- Location of Albert Park in Alberta
- Coordinates: 51°02′28″N 113°59′49″W﻿ / ﻿51.041°N 113.997°W
- Country: Canada
- Province: Alberta
- Census division: No. 6
- Municipality: City of Calgary
- Subdivided: August 4, 1908
- Incorporated (village): July 4, 1934
- Amalgamated: August 1, 1935

Government
- • Governing body: Calgary City Council
- Time zone: UTC-7 (MST)

= Albert Park, Alberta =

Albert Park is a former village in Alberta, Canada that is now within the City of Calgary. Its village status ceased after just over a year upon amalgamating with nearby Forest Lawn to the east.

== History ==
Named for Albert Smyth who marketed the community along with a business partner, the subdivision plan to establish Albert Park was registered on August 4, 1908. The community was developed on land used for ranching and farming and it initially supported the surrounding agriculture industry. With slow lot sales in 1912 due to poor transportation connectivity, Smyth and the partner began placing railroad ties between Forest Lawn to the east and Calgary to the west, and initiated a rumour of a forthcoming streetcar connection to increase sales. The ploy was unsuccessful as it was exposed as a scam. Horse and buggy transit between Albert Park and Calgary was eventually established in 1921 to facilitate commuting.

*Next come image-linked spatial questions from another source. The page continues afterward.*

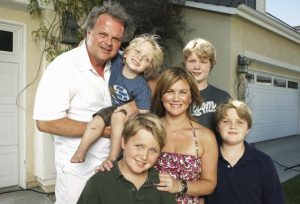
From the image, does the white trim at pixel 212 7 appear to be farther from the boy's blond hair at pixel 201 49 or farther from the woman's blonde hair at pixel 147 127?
the woman's blonde hair at pixel 147 127

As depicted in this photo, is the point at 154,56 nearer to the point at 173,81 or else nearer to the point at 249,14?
the point at 173,81

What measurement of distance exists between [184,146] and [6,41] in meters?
4.63

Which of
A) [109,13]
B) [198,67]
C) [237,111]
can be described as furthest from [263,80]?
[109,13]

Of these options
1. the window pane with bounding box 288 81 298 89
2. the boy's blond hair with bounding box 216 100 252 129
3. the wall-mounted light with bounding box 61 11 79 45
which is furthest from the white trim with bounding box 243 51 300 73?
the boy's blond hair with bounding box 216 100 252 129

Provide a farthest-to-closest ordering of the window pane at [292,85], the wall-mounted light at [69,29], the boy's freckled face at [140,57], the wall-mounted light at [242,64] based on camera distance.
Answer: the window pane at [292,85], the wall-mounted light at [242,64], the wall-mounted light at [69,29], the boy's freckled face at [140,57]

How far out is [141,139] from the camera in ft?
6.40

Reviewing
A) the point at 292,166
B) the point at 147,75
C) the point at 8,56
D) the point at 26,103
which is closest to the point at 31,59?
the point at 8,56

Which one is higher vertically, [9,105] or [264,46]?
[264,46]

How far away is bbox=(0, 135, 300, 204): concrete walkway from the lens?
5.50 metres

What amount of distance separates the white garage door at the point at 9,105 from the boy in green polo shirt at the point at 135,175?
4.40 meters

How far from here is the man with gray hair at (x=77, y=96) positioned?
2.21 m

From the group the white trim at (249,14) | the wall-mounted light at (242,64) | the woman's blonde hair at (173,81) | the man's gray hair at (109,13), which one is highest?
the white trim at (249,14)

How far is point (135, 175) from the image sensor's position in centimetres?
198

After 26 years as an unincorporated community under the jurisdiction of the Municipal District (MD) of Shepard No. 220, Albert Park and nearby Forest Lawn each incorporated as villages on July 4, 1934 when they had estimated populations of 600 and 1,000 respectively. They amalgamated just over a year later on August 1, 1935, through the dissolution of the Village of Albert Park and the addition of its former lands within the Village of Forest Lawn. After another 26 years, the Town of Forest Lawn was annexed by the City of Calgary on December 30, 1961, along with parts of the MDs of Rocky View No. 44 and Foothills No. 31. Today, the former village is located within the Calgary neighbourhood of Albert Park/Radisson Heights.